COVID-19 has more Ohioans taking short-term loans

CLEVELAND – Local consumer groups are warning that the additional financial stress caused by the COVID-19 pandemic is causing more consumers to take out short-term or higher-interest payday loans.

Policy Matters Ohio and the Cleveland Better Business Bureau have both urged consumers to do their homework and make sure they fully understand all of the loan terms before signing up.

Kalitha Williams, director of the Ohio Policy Matters Asset Building project, said payday loan reform is needed in Ohio to better protect vulnerable consumers who take out short-term loans to address financial difficulties in the country. COVID-19.

The group published a report highlighting the need for a more specific 36% interest rate cap, which includes the increasing fees it says have been imposed on consumers over the past two years.

The report used data from the Ohio Department of Commerce which indicated that some short-term lending institutions increased loan origination fees by 180% from 2018 to 2019, in an attempt to bypass the rate cap. current state interest of 28%, established in 2008.

The report used data showing that the additional fees raised interest rates on some short-term loans to well beyond 100%, leaving some consumers in long-term debt.

“People who turn to these temporary loan products shouldn’t find themselves in insurmountable debt,” Williams said.

“When we have triple-digit interest rates, it helps keep borrowers in a long-term debt cycle,” Williams said. “A lot of these short-term loans have check cashing fees, monthly maintenance fees, and origination fees.”
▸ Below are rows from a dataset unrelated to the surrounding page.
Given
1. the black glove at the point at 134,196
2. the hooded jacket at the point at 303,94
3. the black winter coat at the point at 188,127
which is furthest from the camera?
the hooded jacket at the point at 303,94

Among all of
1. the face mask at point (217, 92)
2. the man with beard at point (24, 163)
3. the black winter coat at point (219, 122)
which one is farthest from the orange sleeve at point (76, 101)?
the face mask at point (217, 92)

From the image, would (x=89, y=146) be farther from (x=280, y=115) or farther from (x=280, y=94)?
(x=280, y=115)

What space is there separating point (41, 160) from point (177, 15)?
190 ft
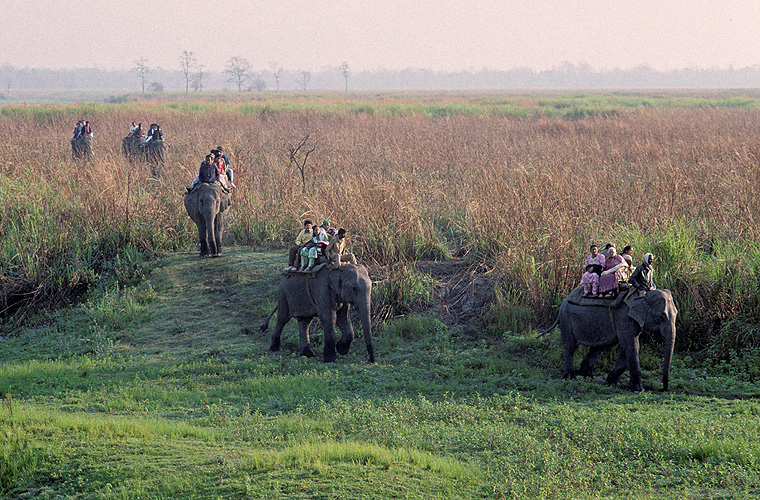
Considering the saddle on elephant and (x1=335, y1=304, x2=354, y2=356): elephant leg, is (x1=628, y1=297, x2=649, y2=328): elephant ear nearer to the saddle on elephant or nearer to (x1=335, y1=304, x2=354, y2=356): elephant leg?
the saddle on elephant

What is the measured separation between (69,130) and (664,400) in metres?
26.1

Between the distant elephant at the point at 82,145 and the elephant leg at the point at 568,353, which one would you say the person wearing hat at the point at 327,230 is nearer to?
the elephant leg at the point at 568,353

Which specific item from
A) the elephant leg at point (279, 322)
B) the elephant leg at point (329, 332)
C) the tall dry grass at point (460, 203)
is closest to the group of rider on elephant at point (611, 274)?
the tall dry grass at point (460, 203)

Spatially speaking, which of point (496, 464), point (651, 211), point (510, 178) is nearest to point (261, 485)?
point (496, 464)

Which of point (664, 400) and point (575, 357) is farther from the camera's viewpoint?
point (575, 357)

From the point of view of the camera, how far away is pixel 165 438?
6461mm

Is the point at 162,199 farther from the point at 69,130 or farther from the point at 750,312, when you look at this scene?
the point at 69,130

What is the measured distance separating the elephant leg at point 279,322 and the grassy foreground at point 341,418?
27cm

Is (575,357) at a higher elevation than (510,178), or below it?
below

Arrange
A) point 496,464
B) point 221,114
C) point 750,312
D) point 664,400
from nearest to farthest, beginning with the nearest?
1. point 496,464
2. point 664,400
3. point 750,312
4. point 221,114

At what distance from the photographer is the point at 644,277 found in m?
7.54

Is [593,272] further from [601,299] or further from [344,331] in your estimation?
[344,331]

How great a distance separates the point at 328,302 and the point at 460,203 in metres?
6.22

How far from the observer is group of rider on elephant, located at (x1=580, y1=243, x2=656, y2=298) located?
7574 mm
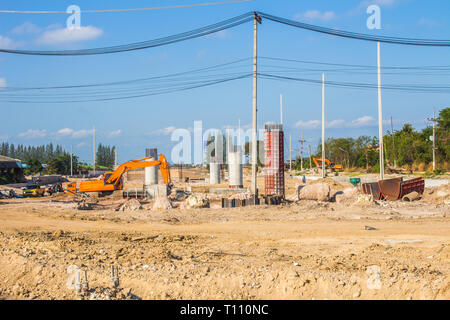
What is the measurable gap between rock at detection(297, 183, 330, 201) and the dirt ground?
3561 mm

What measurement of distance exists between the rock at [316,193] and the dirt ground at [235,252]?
3.56 metres

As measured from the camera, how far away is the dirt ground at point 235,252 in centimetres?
757

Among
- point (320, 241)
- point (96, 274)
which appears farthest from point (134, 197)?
point (96, 274)

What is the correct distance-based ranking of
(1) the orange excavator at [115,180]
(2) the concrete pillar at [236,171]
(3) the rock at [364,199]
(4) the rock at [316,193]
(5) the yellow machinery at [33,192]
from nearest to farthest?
(3) the rock at [364,199] < (4) the rock at [316,193] < (1) the orange excavator at [115,180] < (5) the yellow machinery at [33,192] < (2) the concrete pillar at [236,171]

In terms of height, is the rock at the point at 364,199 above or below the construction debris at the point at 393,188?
below

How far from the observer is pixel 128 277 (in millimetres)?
8062

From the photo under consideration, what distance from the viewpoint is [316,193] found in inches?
908

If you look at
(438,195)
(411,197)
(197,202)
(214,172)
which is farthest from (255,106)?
(214,172)

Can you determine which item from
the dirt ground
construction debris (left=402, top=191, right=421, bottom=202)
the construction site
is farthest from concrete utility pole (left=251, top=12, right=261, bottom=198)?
construction debris (left=402, top=191, right=421, bottom=202)

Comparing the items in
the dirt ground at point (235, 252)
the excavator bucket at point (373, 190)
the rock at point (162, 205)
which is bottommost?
the dirt ground at point (235, 252)

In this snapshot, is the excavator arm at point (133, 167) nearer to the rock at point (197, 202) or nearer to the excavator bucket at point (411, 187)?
the rock at point (197, 202)

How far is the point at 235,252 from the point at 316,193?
13.1 metres

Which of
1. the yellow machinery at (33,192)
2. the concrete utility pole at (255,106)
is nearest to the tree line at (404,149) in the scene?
the concrete utility pole at (255,106)
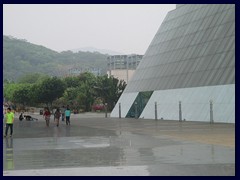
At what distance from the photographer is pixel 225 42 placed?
35.2 metres

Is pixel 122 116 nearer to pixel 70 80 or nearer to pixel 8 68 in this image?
pixel 70 80

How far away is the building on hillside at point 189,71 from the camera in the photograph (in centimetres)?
3309

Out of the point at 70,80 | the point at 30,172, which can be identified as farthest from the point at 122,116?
the point at 70,80

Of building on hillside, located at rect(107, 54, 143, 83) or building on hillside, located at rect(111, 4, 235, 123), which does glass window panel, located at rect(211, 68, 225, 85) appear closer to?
building on hillside, located at rect(111, 4, 235, 123)

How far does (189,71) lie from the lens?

“We are asking for an interest rate cap of 36%, including all costs,” she said.

“These fees have very little or no benefit to consumers, their sole purpose is to increase the cost of loans to increase the profits of installment lenders.”

South Euclid resident Anita Woolfolk took out a short-term loan against her SUV in March 2019, just a month before Ohio suspended title loans.

Woolfolk warned consumers to read and understand all loan documents before accepting a short-term loan.

“I was in a bind so I thought it would be a good thing to do to make some quick money,” Woolfolk said.

“I ended up getting around $ 1,300, and I ended up supposedly preparing to pay back $ 4,000.”

“I had to tell my sons I could lose my car, I could lose my truck, and they’re like what you did mom.”

“What they did was legal, but I would tell anyone not to do it. You will end up being so stressed out.

WoolFolk turned to the Cleveland Legal Aid Society, which helped her significantly reduce the amount she owed the lender.

Sue McConnell, president of the Greater Cleveland Better Business Bureau, said consumers should check with the Ohio Department of Commerce to see if the lender they are considering is registered with the state of Ohio.

McConnell said that if consumers are considering an online lender, they shouldn’t give out personal information or money for the upfront fee until they check with the Better Business Bureau to make sure it’s a legitimate business.

“It’s very important that you understand what this loan is costing you, what the terms are, how long do you have to pay it off, what the interest rate is,” McConnell said.

“They are not allowed to lend money in Ohio as a payday lender unless they are physically located in Ohio, and they must be licensed in Ohio, even if they are not. not located in Ohio.

“We spoke to consumers who have borrowed money from friends and relatives to pay the upfront fees, to get a loan that turns out to be non-existent.”